***** TEXT PASSAGE
Sql-server – How to query large sets of data using server resources to the max

azureexportperformancesql server

I am planning of retrieving large amounts of data (100+ million rows) from SQL Server to Azure Data Lake Store and I need it to be done in shortest time possible. I would like to ensure that when I query the SQL Server database, it's utilizing the CPU, memory, and network resources available to the maximum.

I was wondering: How do I ensure that SQL Server gives my task its top priority and uses all the power the server has to transfer the data as fast it can?

  • Are there any hints I can give to the database to tell it that this job needs all of the server's resources?
  • Would it help if instead of a single SELECT, I issue several SELECT statements in parallel, each retrieving just a chunk of the data (e.g. first select retrieving rows 1 to 50000000 and second select retrieving rows 50000001 to 100000000)?
  • Anything else that can be done to ensure data is transferred as quickly as possible?

The server is in the cloud, so in theory I can size it so all resources are matched perfectly. I understand in reality something will become the bottleneck.
**********
EXERCISE BRIEF: Write the next part of the forum thread on pulling large amounts of data from SQL Server into Azure Data Lake Store, starting after its last sentence. The items that come after the text are not needed for any of this.
***** SUPPLIED RECORDS
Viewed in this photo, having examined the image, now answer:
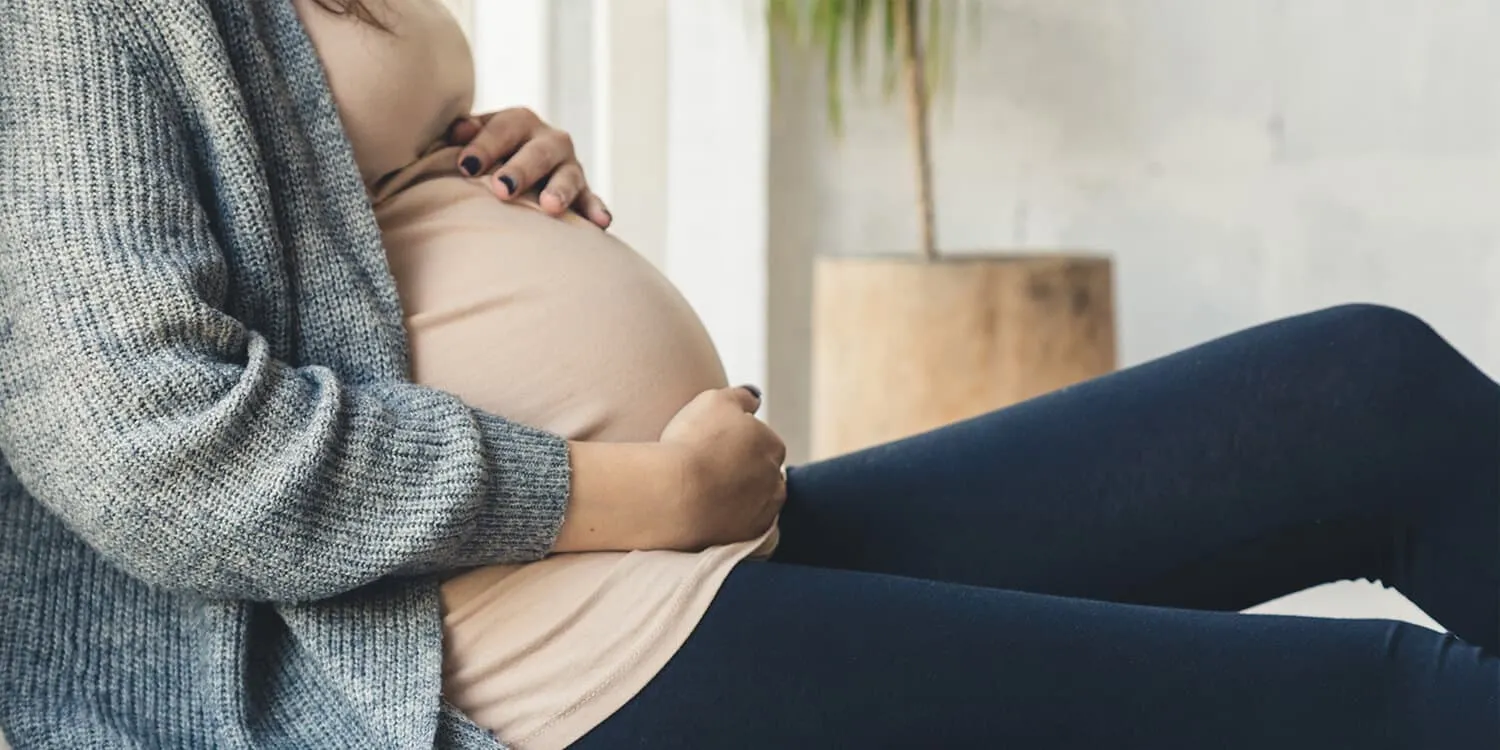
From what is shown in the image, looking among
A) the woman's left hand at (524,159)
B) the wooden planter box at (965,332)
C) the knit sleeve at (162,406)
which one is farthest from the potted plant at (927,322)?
the knit sleeve at (162,406)

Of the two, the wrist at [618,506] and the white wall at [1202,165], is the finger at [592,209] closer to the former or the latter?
the wrist at [618,506]

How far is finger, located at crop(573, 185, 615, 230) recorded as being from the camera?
3.87 ft

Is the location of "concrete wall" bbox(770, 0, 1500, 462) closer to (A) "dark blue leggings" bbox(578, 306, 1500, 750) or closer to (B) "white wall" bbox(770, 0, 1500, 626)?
(B) "white wall" bbox(770, 0, 1500, 626)

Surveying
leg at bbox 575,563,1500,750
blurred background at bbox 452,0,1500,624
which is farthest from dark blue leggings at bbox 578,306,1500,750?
blurred background at bbox 452,0,1500,624

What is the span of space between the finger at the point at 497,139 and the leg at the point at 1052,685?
0.43 m

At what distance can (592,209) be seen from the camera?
1.18 metres

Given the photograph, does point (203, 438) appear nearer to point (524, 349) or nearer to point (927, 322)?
point (524, 349)

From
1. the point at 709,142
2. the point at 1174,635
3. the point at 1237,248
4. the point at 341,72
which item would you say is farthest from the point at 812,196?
the point at 1174,635

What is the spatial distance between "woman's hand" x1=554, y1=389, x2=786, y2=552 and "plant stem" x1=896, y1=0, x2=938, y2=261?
123 centimetres

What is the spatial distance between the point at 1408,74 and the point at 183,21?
192cm

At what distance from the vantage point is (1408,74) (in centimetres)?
229

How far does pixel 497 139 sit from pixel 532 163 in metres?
0.03

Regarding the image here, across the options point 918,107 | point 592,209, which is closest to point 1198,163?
point 918,107

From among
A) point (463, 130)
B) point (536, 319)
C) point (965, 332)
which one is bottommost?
point (965, 332)
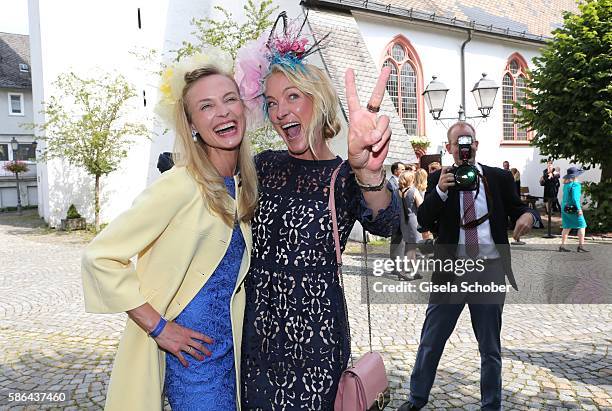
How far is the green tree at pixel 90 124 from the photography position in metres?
Answer: 16.1

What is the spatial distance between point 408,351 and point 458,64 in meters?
16.6

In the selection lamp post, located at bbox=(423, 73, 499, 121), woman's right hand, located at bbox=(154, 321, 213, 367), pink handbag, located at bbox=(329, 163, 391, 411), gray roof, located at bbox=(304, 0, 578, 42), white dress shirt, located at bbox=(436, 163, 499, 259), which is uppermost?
**********
EXPECTED ANSWER:
Best Answer

  1. there is no such hint, if your sessions are the only workload, server resources will be distributed equally among them

  2. It could definitely help. Perhaps 1 session per core. Make sure that clustered index built on ID, so data retrieval can be distributed by chunks using that column and query table with the most efficient operator for such scenario: clustered index seek (with range scan)

  3. Consider to increase TCP packet size: Performance Best Practice: Network Packet Size

  4. Antivirus/Network Security agents on a database server. Some companies have it installed by default. Such middle-ware can hit both IO and network layers, therefore consider to add appropriate exception rules or even disable them during the export.